Emanuel Gat's “Lovetrain2020” set to music by Tears for Fears
Emanuel Gat Dance: “Lovetrain2020”
Brooklyn Academy of Music, Brooklyn, December 1, 2022
What is it about Emanuel Gat’s “Lovetrain2020” that is so captivating? The piece, which came to the Brooklyn Academy of Music this week, is set to songs by the emo-electronica band Tears for Fears, and that is certainly part of its charm, at least for members of my generation (Generation X), which, let’s face it, constitutes a significant portion of BAM’s audience. But it’s hardly one of those jukebox medleys that basks in the beats of a previous era. Nostalgia is part, but not all, of the story.
Really, the evening draws its strength from a combinations of elements that add up to a kind of elation, though the feeling does ebb and flow as the evening goes on. First and foremost, there are the fabulous costumes by Thomas Bradley, who is also a dancer in the France-based company Emanuel Gat Dance. Fantastical constructions of layered texture and colors, they add volume and whimsy to the dance, and contribute to the sense one has at times of peering into a painting by Velázquez or Caravaggio.
And speaking of Caravaggio, there is the lighting, designed by Emanuel Gat, whose shifting intensity and focus lends drama and contour to the action (again, as in a painting). There are Gat’s dancers, all interesting to watch, unique, at times feral and strange, at others touchingly human. And yes, the booming, keening vocals of Tears for Fears’ Roland Orzabal and Curt Smith, couched in the industrial, synth-heavy sound the band was famous for. A perfect soundtrack for the solitary reflections of gloomy teenagers. At times, one can’t help losing oneself in the music’s voluptuous, solipsistic groove. (There was a lot of head bobbing at BAM.)

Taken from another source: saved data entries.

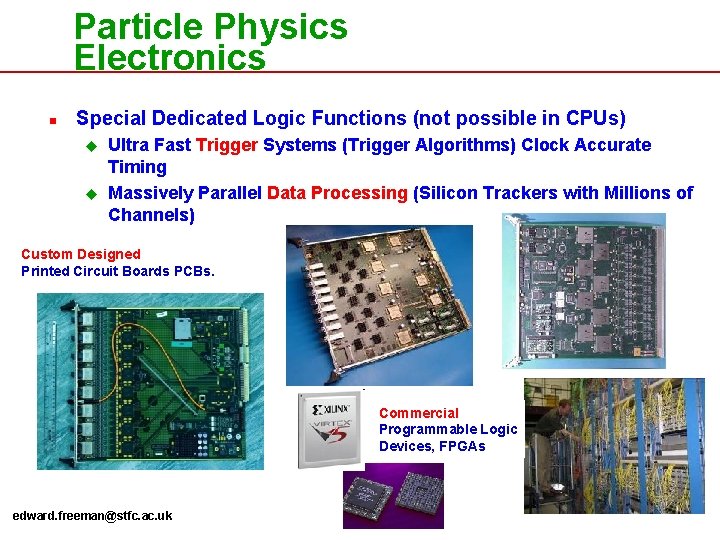 Particle Physics Electronics

Special Dedicated Logic Functions (not possible in CPUs)

Ultra Fast Trigger Systems (Trigger Algorithms) Clock Accurate Timing

Massively Parallel Data Processing (Silicon Trackers with Millions of Channels)

Custom Designed
Printed Circuit Boards PCBs.

XILINX
VIRTEX 5

Commercial
Programmable Logic Devices, FPGAs

edward.freeman@stfc.ac.uk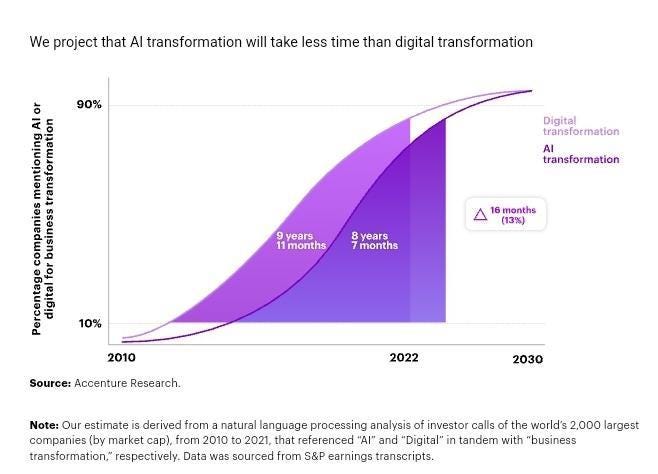 We project that AI transformation will take less time than digital transformation

Percentage companies mentioning AI or digital for business transformation

90%

10%

Digital transformation

AI transformation

9 years 11 months

8 years 7 months

△ 16 months (13%)

2010

2022

2030

**Source:** Accenture Research.

**Note:** Our estimate is derived from a natural language processing analysis of investor calls of the world's 2,000 largest companies (by market cap), from 2010 to 2021, that referenced "AI" and "Digital" in tandem with "business transformation," respectively. Data was sourced from S&P earnings transcripts.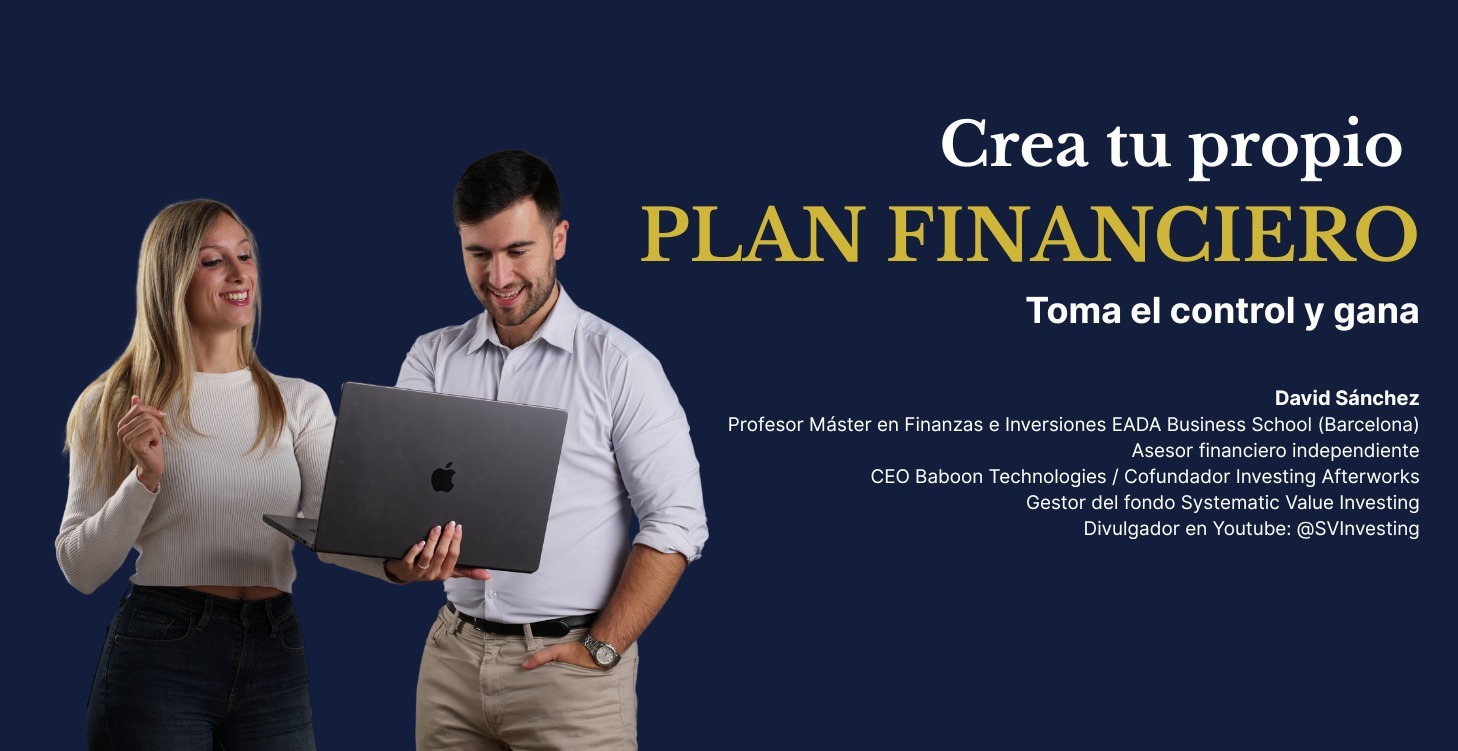 Crea tu propio
PLAN FINANCIERO
Toma el control y gana

David Sánchez
Profesor Máster en Finanzas e Inversiones EADA Business School (Barcelona)
Asesor financiero independiente
CEO Baboon Technologies / Cofundador Investing Afterworks
Gestor del fondo Systematic Value Investing
Divulgador en Youtube: @SVInvesting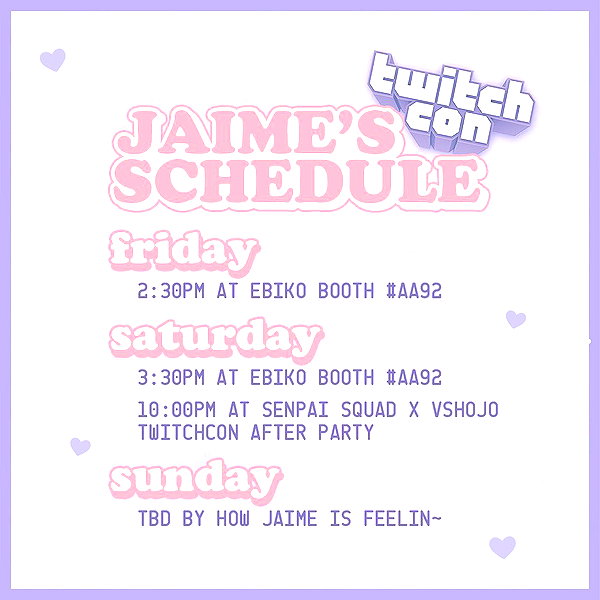 twitch con

JAIME'S SCHEDULE

friday

2:30PM AT EBIKO BOOTH #AA92

saturday

3:30PM AT EBIKO BOOTH #AA92

10:00PM AT SENPAI SQUAD X VSHOJO TWITCHCON AFTER PARTY

sunday

TBD BY HOW JAIME IS FEELIN~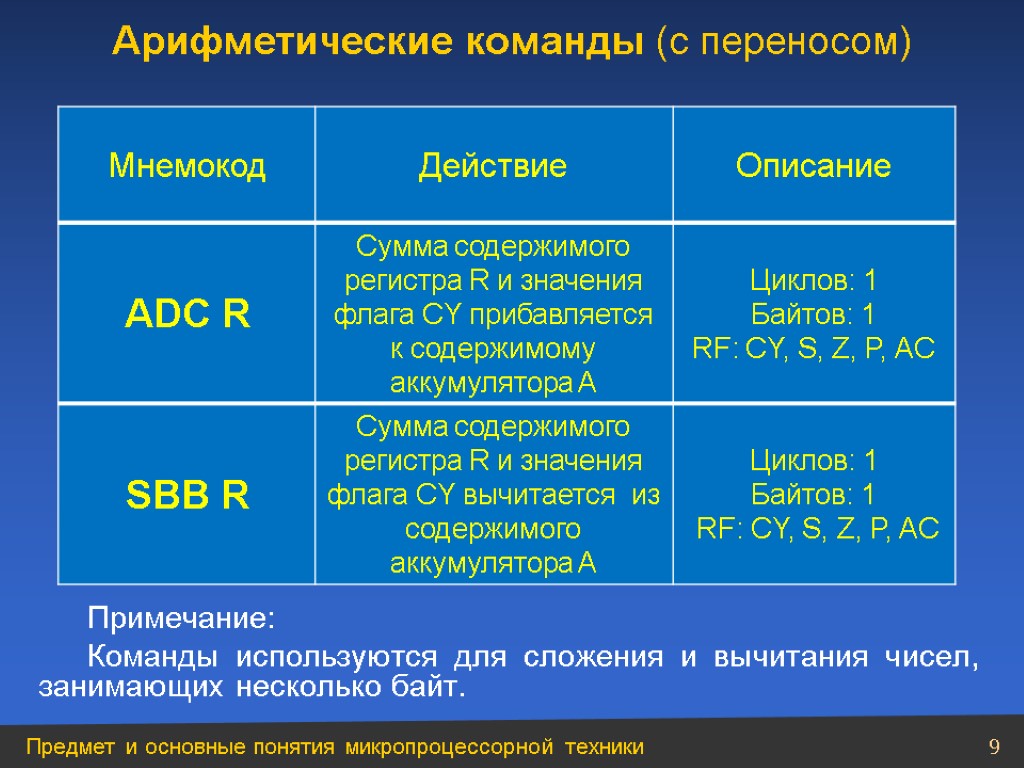 Арифметические команды (с переносом)

| Мнемокод | Действие | Описание |
|---|---|---|
| ADC R | Сумма содержимого регистра R и значения флага CY прибавляется к содержимому аккумулятора A | Циклов: 1 Байтов: 1 RF: CY, S, Z, P, AC |
| SBB R | Сумма содержимого регистра R и значения флага CY вычитается из содержимого аккумулятора A | Циклов: 1 Байтов: 1 RF: CY, S, Z, P, AC |

Примечание:

Команды используются для сложения и вычитания чисел, занимающих несколько байт.

Предмет и основные понятия микропроцессорной техники

9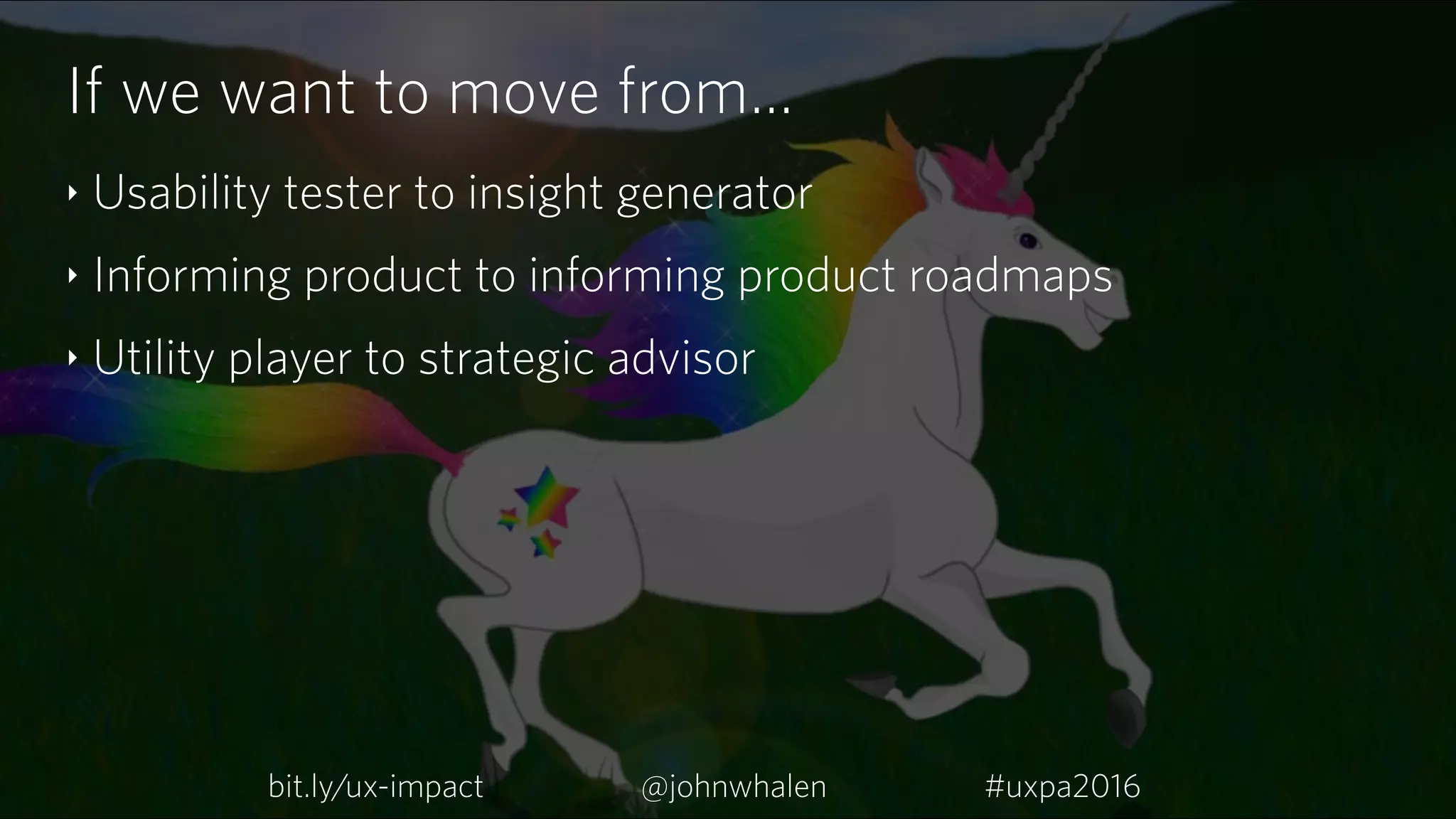 If we want to move from…

‣ Usability tester to insight generator
‣ Informing product to informing product roadmaps
‣ Utility player to strategic advisor

bit.ly/ux-impact @johnwhalen #uxpa2016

What haven’t I mentioned? Ah yes, the choreography. This is not a comment on its effectiveness, for despite the fact that it often feels like a continuous stream of improvisation, it works well with the other elements. The dance is described as being “created with and performed by” the dancers, and that’s exactly the way it looks. It is not difficult to imagine the dancers working alone and in small groups (there is very little partnering), to develop a vocabulary that suits each of their bodies, and that can then be transferred to others. It consists, for the most part, of moves that are pedestrian, though by no means easy to execute: jagged slashing for the arms and legs, lunges that look like they could pull the body in half and dissolve knees, running, buckling, sliding, shaking, and in one witty moment, a hula-like undulation of the hips.
In one section, the dancers balance on one leg, in variations of yoga poses, and in another they gesture toward each other like the figures in Jacques Louis David’s The Death of Socrates. One man skitters across the stage, holding up the edges of his long skirt like a Tudor lady-in-waiting rushing to assist his Queen, only to slide on the floor, aided by the skirt’s silky surface. Then he sashays off, into one of a series of doorways or portals that line the rear of the stage, behind which we see figures in profile, walking along a fog-filled corridor. Where are they going? What are they talking about?
None of the movement reflects what is being sung, really, nor does it exactly replicate the rhythm of the songs, though everything the dancers do appears to respond in some way to the atmosphere and dynamics of the music. It is as if the whole dance were taking place on another plane, a room in outer space where rhythm and coordination follow different rules. This keeps the goings-on from becoming banal.
More interesting are the dancers themselves, and the way they fill the movement and interactions with their personalities. Having never seen the company before, I can’t name the dancers, but several of them stand out, including a tall, rangy blonde in a yellow dress, in the “I Believe” section, who crouches and runs like a crazed animal, and then stands at the lip of the stage, looking vulnerable (but not mawkish) and holding out her hands to the audience. (Shades of Pina Bausch, without the self-congratulatory irony.) A man in a sequined dress who joins her lowers himself to the floor and worships at her feet. You can see why a person might want to do that.
Robert Bridger, with his rear end exposed (his skirt only covers the front of his body), does an ecstatic dance, mouth open, twitching, rocking, stretching to “Mad World.” His state of bliss translates so well that you feel yourself dancing alongside him.
Admittedly, some passages, particularly the ones that happen in silence, begin to feel protracted. And there are times when the dance looks too much like an improvisation exercise. But by the end, something has happened.
The dance begins with a sense of isolation. The dancers share the stage, but seem almost unaware of each other. But gradually, that disconnect dissolves. “Lovetrain2020” was created and first performed at the height of the pandemic, and Gat likely saw it as an antidote to the feelings of isolation it caused. Over the course of the piece, the invisible partitions between the dancers melt away. By the finale, set to “Sowing the Seeds of Love,” the people onstage have become a group, or rather a conglomeration of groups. Dancers move together and apart, mirroring, imitating, responding to one another. Smaller alliances form and dissolve. And as this happens, and the faces of the dancers open up, the audience finds itself drawn into their hazy, eccentric, jagged euphoria.